For two maximal ideals $$m_p,m_q$$ there exists $$u(t),v(t)\in A$$ such that $$u(t) m_p = v(t)m_q$$ iff $$p,q$$ are both real or both complex. If $$p$$ is real and $$q$$ is complex then $$um_p^2 = vm_q$$.

Thus the ideal class group is $$Cl(A)=\{ m_q,m_p\}\cong \Bbb{Z}/2\Bbb{Z}$$ Every non-zero ideal is invertible thus the fractional ideals form a group $$\mathcal{I}(A)$$ which is isomorphic to $$Div(\Bbb{P^1_R}) / <\pm i>$$ where $$\Bbb{P^1_R}=(\Bbb{R}\cup \infty)/ Gal(\Bbb{C/R})$$ and $$Div(\Bbb{P^1_R})=Div(\Bbb{P^1_C})^{Gal(\Bbb{C/R})}$$ and $$Cl(A)=\mathcal{I}(A)/\mathcal{P}(A)$$ is isomorphic to $$Pic(\Bbb{P^1_R}) / <\pm i>$$

To see that the class group is nontrivial is pretty easy: I claim that $$\langle x-1, y \rangle$$ is not principal. If $$\langle x-1,y \rangle = \langle f \rangle$$ for some polynomial $$f(x,y)$$, then $$f(\cos \theta, \sin \theta)$$ would vanish with multiplicity $$1$$ at $$\theta =0$$ and not at any $$0 < \theta < 2 \pi$$. But a periodic smooth function always has an even number of zeroes (counted with multiplicity).

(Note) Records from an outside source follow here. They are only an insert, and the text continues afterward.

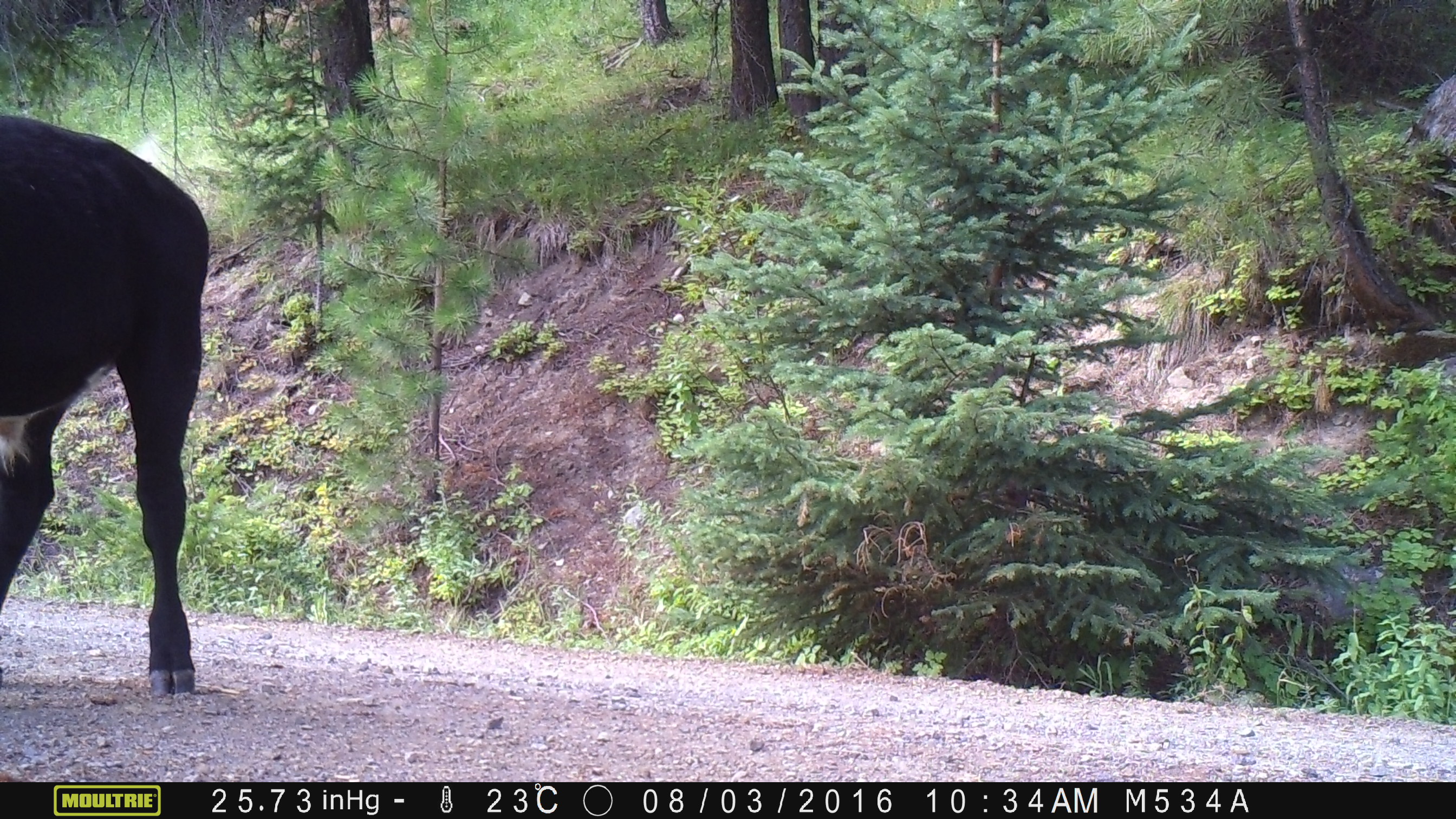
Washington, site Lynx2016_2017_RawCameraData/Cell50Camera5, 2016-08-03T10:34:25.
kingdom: Animalia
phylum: Chordata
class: Mammalia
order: Artiodactyla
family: Bovidae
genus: Bos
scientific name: Bos taurus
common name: domestic cattle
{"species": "domestic cattle (Bos taurus)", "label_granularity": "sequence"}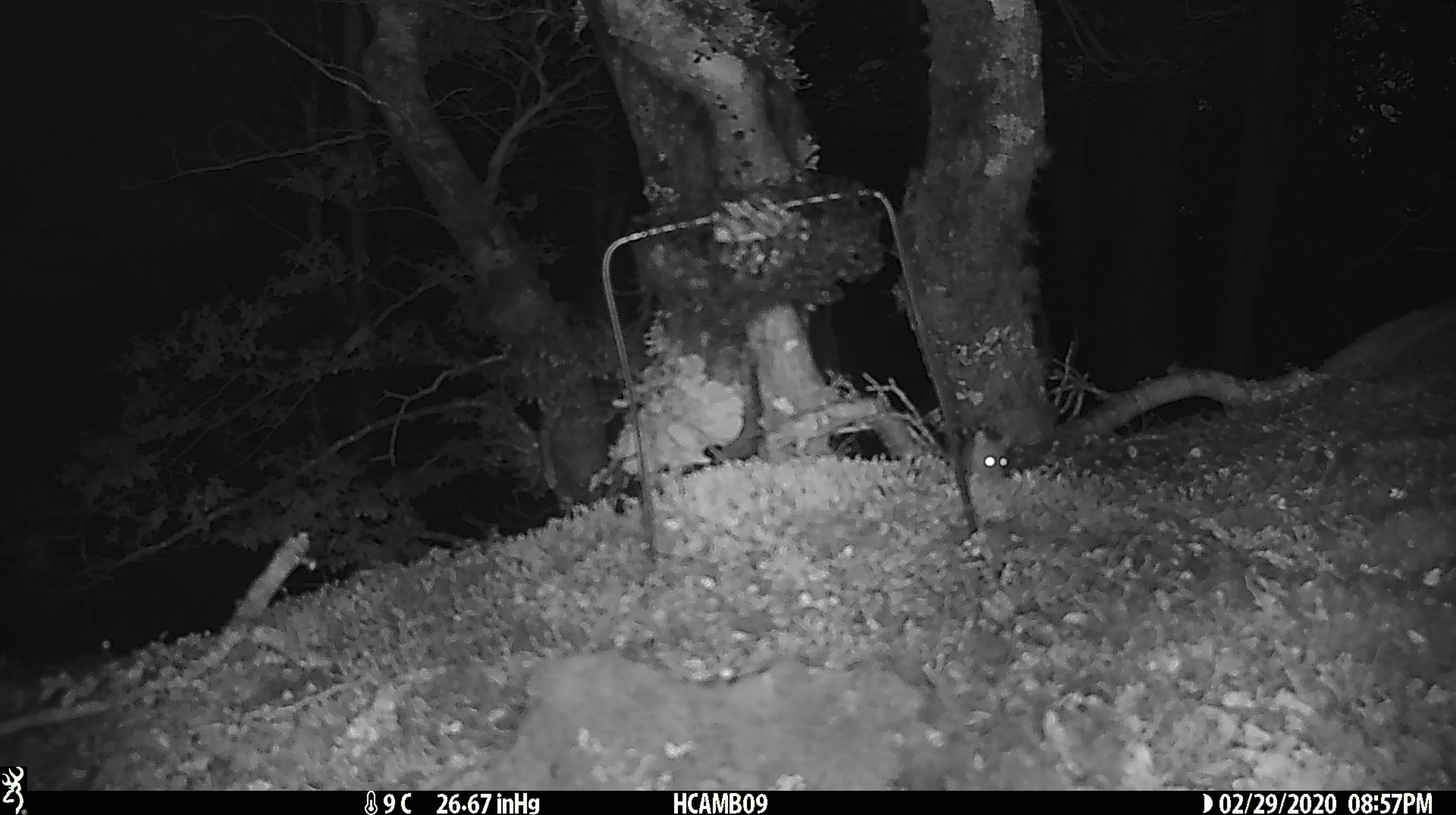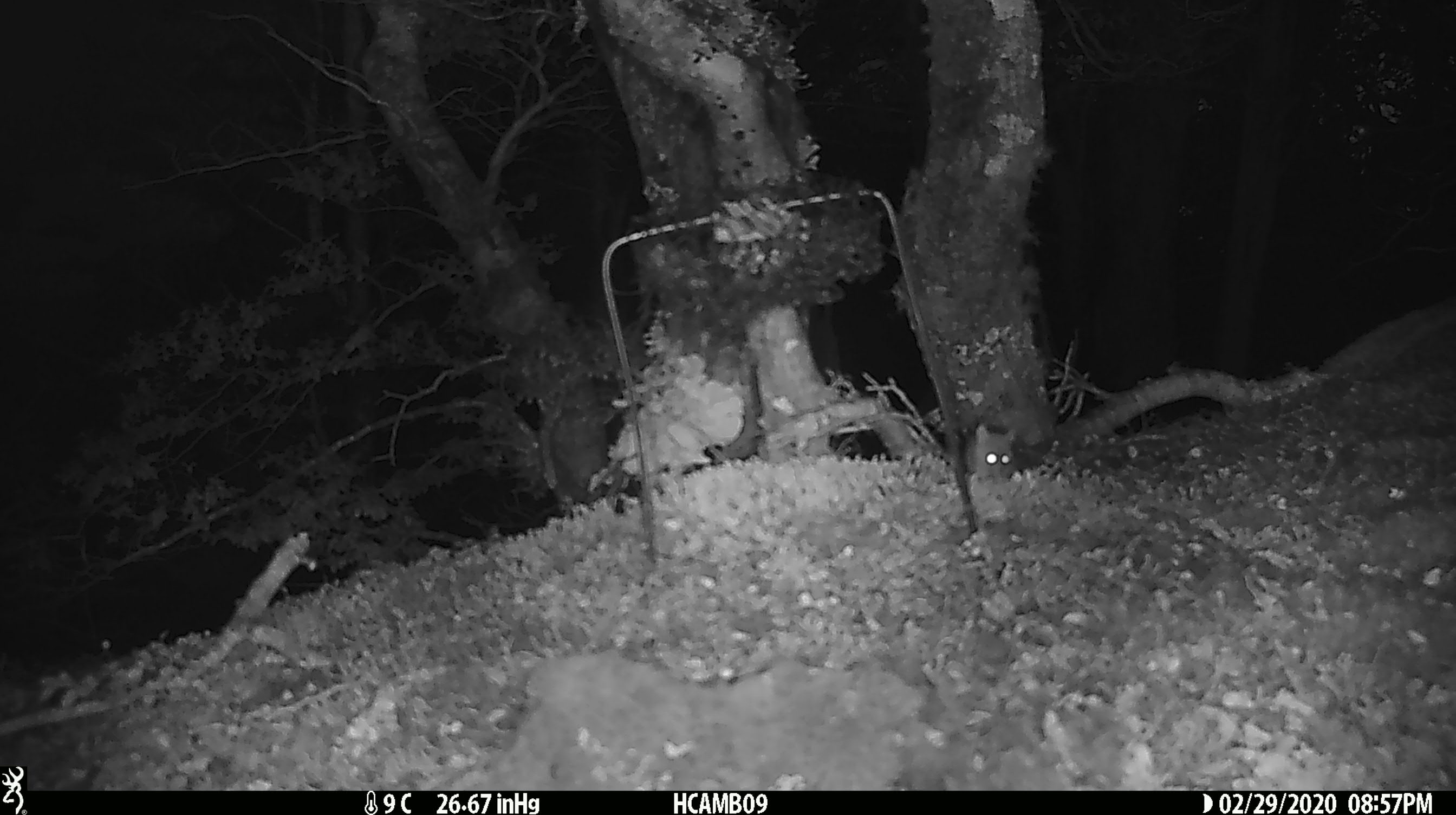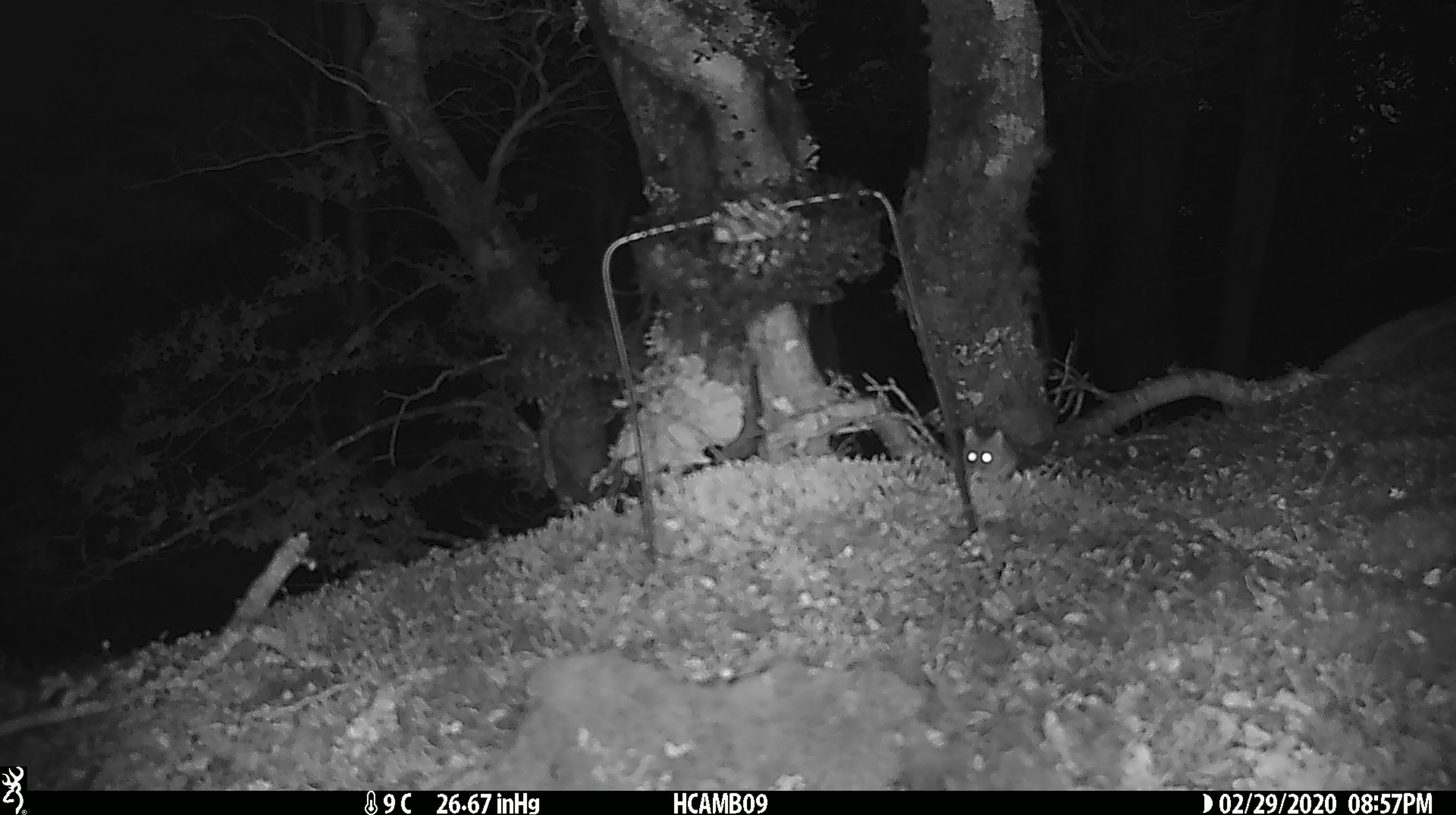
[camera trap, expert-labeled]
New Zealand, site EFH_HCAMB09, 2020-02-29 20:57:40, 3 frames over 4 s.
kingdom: Animalia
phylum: Chordata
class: Mammalia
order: Rodentia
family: Muridae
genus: Mus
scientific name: Mus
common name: mouse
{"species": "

Working a little harder, it is easy to see that there is a surjection from the class group to $$\mathbb{Z}/(2 \mathbb{Z})$$, sending ideals of the form $$\langle x-\cos \theta, y - \sin \theta \rangle$$ to $$1$$ and all other maximal ideals to $$0$$. Again, this map vanishes on principal ideals because a periodic smooth function always has an even number of zeroes.

I don't know how to check, without getting your hands dirty as in reuns answer, that this surjection is an isomorphism. I believe that all maximal ideals of $$A$$ are either of the form $$\langle x-\cos \theta, y - \sin \theta \rangle$$ or of the form $$\langle (\cos \theta) x + (\sin \theta) y - r \rangle$$ with $$r>1$$ (in which case the ideal is principal, and $$A/\mathfrak{m} \cong \mathbb{C}$$), but I don't know a slick proof of this.